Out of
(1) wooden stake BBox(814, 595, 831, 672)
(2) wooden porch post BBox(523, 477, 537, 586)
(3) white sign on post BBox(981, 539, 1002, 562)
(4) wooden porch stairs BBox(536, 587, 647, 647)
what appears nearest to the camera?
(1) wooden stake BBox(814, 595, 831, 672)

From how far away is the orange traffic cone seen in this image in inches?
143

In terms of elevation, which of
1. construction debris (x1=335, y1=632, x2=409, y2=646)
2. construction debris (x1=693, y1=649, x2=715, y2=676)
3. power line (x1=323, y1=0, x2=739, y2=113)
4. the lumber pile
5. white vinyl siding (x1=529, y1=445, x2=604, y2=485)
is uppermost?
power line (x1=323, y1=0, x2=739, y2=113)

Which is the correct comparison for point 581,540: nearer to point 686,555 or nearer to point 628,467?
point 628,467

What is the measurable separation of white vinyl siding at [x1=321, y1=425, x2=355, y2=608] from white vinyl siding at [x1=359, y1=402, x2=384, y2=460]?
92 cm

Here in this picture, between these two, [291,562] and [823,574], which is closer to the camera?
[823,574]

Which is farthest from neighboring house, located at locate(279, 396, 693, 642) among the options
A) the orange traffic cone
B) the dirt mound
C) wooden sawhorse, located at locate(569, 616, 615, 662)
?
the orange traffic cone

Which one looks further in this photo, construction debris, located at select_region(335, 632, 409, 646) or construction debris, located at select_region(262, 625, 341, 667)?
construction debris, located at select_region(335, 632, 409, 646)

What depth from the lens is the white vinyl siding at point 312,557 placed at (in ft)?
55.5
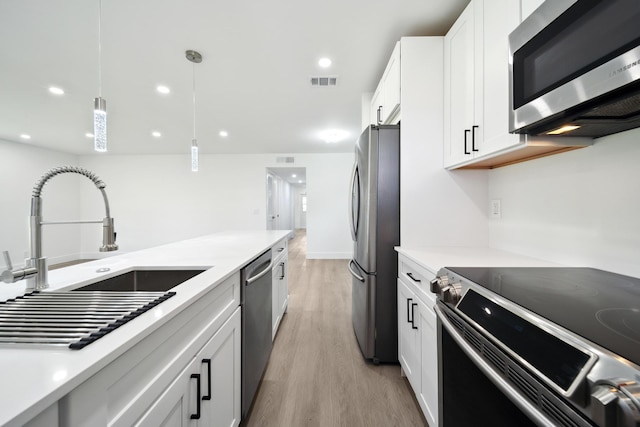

(OBJECTIVE): From the lines above, pick out each one that contains the word "camera" and copy it.

(RESPONSE TO THE EXERCISE):
what appears nearest to the camera?
Here in this picture, between these two, [291,562] and [823,574], which is closer to the camera?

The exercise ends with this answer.